China is aggressively retaliating. It is equally suspicious of the American sympathizers. Recently, the two journalists, Bill Birtles of the Australian Broadcasting Corporation and Mike Smith of the Australian Financial Review who were barred from leaving China were finally able to fly back to their country after the resolution of a diplomatic standoff. According to BBC, a record 17 foreign journalists have been expelled from China since the beginning of this year.

Besides being a crucial member of the Quadrilateral (Quad) initiative, launched under the tutelage of the US, to contain China in the Indo-Pacific, Australia has also been active against the Chinese government’s push to tighten its control over Hong Kong. In July this year, Australia’s prime minister Scott Morrison suspended the extradition agreement with Hong Kong and extended visas for an estimated 10,000 Hong Kong people already in Australia because of concerns about the impact of the new national security law.

Australia that has given precedence to its security relationship with the US over its robust economic ties with China is proving the Malaysian leader Mahathir Mohamad right, who said in 2002 that Australia is “a stalking horse for the US-led West, determined to keep Asians down.”


The foundations of the Sino-German relations were laid in 1984 when the Germans set up a Volkswagen’s factory in Shanghai. This was followed by the arrival in China of other German companies, Siemens, and chemical maker BASF. Over the past four decades, this economic engagement has grown manifold. The current volume of trade between the two is almost 200 billion euros. From April to June this year, "China imported goods worth nearly 23 billion euros ($27.25 billion) from Germany, replacing the US market which had been the biggest buyer of German goods for many years.”

This deep economic engagement is one reason that Chancellor Angela Merkel has refused to entertain calls for decisive action on China. Merkel has ignored Washington’s pressure to pick sides in the new Cold War building between China and the US. The Germans are playing a waiting game, expecting the US-China tensions to dissipate after the elections in USA.

Germany suspended its extradition agreement with Hong Kong, but its approach to dealing with China remains “flexible and pragmatic”. Berlin has neither jumped into banning Chinese mobile applications nor levied any new tariffs on Chinese goods. Merkel has retained her right to criticise China’s human rights record. She has entertained Dalai Lama in Germany but has judiciously kept politics and economics in separate compartments.
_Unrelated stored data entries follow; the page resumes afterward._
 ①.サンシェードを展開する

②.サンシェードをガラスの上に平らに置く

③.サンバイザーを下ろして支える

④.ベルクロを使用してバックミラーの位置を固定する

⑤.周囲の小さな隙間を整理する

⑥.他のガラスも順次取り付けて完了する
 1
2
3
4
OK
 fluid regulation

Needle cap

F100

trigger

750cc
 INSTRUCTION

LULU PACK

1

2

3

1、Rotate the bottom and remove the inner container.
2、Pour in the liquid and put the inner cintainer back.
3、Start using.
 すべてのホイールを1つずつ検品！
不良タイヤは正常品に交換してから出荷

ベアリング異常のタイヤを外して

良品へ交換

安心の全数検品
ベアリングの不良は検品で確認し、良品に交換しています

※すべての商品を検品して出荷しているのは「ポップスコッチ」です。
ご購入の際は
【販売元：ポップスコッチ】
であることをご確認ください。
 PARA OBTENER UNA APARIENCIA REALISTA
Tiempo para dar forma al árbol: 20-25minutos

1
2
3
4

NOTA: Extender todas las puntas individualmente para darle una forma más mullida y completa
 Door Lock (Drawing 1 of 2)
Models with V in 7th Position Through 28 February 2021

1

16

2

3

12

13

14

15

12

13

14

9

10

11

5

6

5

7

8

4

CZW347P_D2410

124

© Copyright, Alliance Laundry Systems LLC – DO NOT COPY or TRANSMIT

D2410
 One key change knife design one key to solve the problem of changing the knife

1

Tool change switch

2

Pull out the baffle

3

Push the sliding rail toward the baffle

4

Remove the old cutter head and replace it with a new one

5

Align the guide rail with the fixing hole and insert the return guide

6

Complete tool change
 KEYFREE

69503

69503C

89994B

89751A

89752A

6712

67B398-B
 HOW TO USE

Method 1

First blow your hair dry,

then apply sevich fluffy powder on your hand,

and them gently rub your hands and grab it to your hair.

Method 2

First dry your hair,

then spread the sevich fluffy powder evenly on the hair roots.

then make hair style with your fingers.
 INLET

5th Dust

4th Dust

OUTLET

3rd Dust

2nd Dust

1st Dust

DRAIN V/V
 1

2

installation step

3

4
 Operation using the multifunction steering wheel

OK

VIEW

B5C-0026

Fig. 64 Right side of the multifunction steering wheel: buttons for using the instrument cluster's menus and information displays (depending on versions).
Germany is fully aware of it geography. Its strategy is not discounting the fact that it is has a future beyond the transatlantic connect, especially as the emerging Eurasian connectivity is beginning to impact geopolitics. Keeping these geographic realities in mind, the Germans have also refused to listen to President Trump, ignored the security issues with Russia, and gone ahead with the natural gas pipeline Nord Stream 2 project that runs under the Baltic Sea and would carry Russian gas directly to Germany.

In a world moving toward multilateralism and the opening of Eurasian trade routes, Germany is not indulging in senselessness securitisation of its foreign policy vis-a-vis China. It is exerting strategic autonomy, a dream of every sovereign nation.


Unfortunately, much like Australia, the Indian foreign policy is being increasingly seen as an adjunct of Trump’s confrontationist approach to China. New Delhi’s proximity to Washington is one of the main reasons for provoking China’s paranoia and military build-up in the Ladakh.

Indian foreign policy, detached from America's concerns about the rise of China may reassure Beijing about New Delhi’s intentions to keep the borders calm. A peace deal with China would help India to avoid the expenditure it is incurring in maintaining the army formations all along the 3000 km long LAC with China. Only adroit diplomacy can help India maintain peace and provide the much-needed cash for the plummeting Indian economy.